> **Problem description**
Only the pictures are dropped; the lines of the material that follow are returned exactly.

> **Data below**
»»

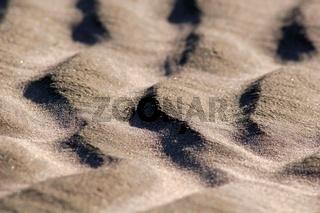 Sandwellen am Strand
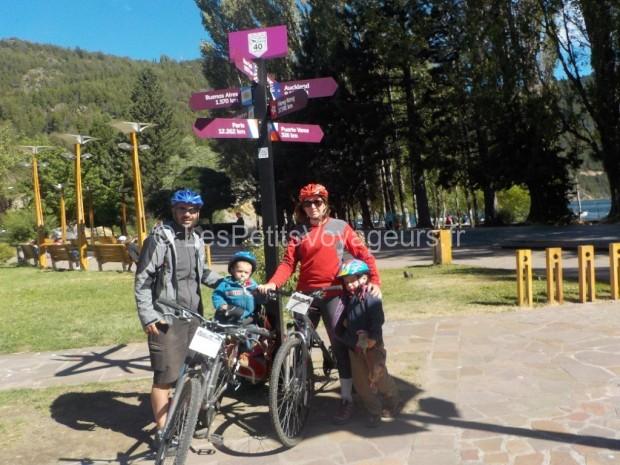 famille en vélo en argentine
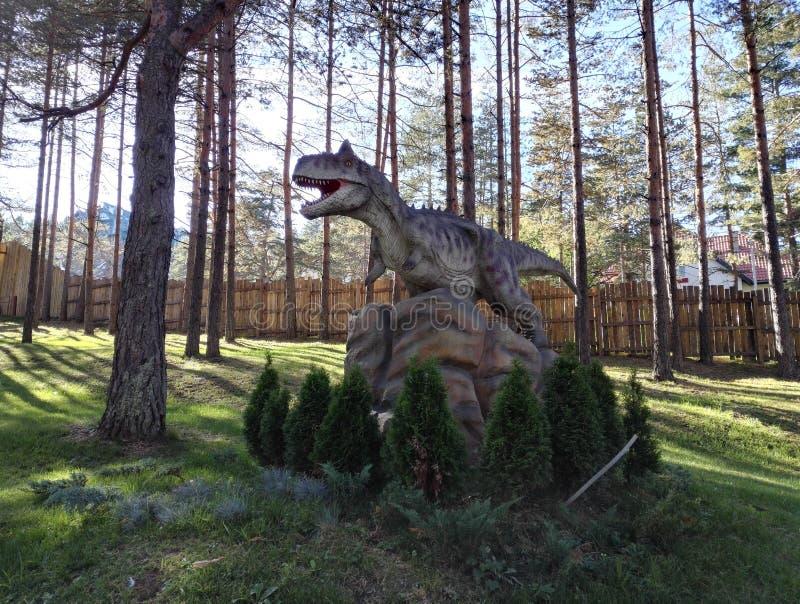 Dino Park Dinosaur Dino Park Adventure in Zlatibor, Serbien lizenzfreie stockbilder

««

> **Response area**
 Sandwellen am Strand
 famille en vélo en argentine
 Dino Park Dinosaur Dino Park Adventure in Zlatibor, Serbien lizenzfreie stockbilder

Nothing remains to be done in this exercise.